[Data extracted from a collection]
*** Begin section ***
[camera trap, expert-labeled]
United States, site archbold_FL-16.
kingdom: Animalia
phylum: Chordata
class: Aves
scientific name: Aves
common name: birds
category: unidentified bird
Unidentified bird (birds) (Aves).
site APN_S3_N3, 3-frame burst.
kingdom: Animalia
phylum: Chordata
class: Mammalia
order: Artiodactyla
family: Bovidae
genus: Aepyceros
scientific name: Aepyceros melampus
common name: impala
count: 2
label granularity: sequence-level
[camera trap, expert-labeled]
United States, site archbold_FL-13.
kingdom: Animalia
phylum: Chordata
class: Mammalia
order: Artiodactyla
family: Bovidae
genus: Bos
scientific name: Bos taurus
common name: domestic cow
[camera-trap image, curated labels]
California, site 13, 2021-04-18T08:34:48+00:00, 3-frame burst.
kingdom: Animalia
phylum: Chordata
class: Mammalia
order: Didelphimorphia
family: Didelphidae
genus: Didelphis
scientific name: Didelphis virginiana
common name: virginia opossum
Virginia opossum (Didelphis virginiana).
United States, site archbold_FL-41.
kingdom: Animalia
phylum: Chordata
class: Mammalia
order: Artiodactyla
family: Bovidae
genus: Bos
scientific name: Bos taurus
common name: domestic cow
*** End section ***
▶ **PROBLEM REQUIREMENTS**: If a line in the records contains the string "site", copy it out.

▶ **THE COMPLETED TASK**:
United States, site archbold_FL-16.
site APN_S3_N3, 3-frame burst.
United States, site archbold_FL-13.
California, site 13, 2021-04-18T08:34:48+00:00, 3-frame burst.
United States, site archbold_FL-41.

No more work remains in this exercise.